La festividad se veía limitada a carpas cerradas para las agrupaciones falleras y locales privados que abrían hasta que comenzaba el toque de queda. De manera similar discurrieron las fiestas de la Paloma en el barrio de La Latina en Madrid: el elemento popular de las fiestas fue eliminado por la gestión del Ayuntamiento a través de la cancelación de toda verbena o evento gratuito, a excepción de algunos conciertos en sillas y con aforo limitado en las Vistillas, dejando como opción para la noche unas discotecas y pubs llenas a rebosar. Defender la democracia cultural es también entender como fundamentales estas fiestas populares y mantener su carácter accesible para todos los vecinos.

Con todo, es evidente que el botellón no es sino otra dinámica forzada por los engranajes del propio sistema, y no el modelo de socialización colectiva o ocio alternativo al que debiéramos aspirar. Pero sí supone una posibilidad de escapar a determinadas imposiciones sistémicas que convierten nuestras ciudades en espacios hostiles a lo común.
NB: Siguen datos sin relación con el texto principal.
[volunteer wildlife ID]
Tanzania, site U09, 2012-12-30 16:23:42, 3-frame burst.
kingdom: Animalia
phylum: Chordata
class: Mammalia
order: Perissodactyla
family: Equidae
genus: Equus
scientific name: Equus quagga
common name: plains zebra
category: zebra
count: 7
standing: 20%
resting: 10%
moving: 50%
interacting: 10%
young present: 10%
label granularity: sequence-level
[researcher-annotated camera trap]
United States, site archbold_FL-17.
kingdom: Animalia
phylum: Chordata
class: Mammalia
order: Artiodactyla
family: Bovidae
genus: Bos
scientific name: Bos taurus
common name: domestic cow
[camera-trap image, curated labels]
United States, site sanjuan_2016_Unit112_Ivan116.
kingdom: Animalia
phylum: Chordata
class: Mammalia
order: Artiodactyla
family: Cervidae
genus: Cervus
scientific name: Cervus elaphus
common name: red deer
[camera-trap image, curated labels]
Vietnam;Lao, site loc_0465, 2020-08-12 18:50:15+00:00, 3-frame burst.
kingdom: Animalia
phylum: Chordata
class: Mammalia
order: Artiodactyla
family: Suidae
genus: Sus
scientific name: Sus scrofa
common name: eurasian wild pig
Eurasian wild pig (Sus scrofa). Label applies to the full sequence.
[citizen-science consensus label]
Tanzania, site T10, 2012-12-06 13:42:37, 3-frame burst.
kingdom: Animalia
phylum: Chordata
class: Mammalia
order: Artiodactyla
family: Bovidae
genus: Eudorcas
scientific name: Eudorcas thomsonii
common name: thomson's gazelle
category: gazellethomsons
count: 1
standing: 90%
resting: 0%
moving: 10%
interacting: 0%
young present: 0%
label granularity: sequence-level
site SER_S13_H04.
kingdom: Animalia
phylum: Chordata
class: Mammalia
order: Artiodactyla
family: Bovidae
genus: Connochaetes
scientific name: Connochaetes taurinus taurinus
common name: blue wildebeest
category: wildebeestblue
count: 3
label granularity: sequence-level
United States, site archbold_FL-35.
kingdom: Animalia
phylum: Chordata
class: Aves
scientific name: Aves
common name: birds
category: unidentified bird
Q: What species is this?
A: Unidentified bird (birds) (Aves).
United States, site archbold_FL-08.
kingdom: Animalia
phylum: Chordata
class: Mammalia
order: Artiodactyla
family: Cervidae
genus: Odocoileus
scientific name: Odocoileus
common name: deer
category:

Más allá de los ritmos hipnóticos de las raves o la evasión de los botellones, sería interesante construir un ocio nocturno donde primen las potencialidades de lo compartido, y cuya principal finalidad no sea la ruptura con una cotidianidad abrumadora sino la continuidad de una vida que valga la pena. Mientras ese horizonte no se materialice, tocará defender las opciones festivas que suponen un muro de contención al ocio privatizador que trata de engullirlo todo.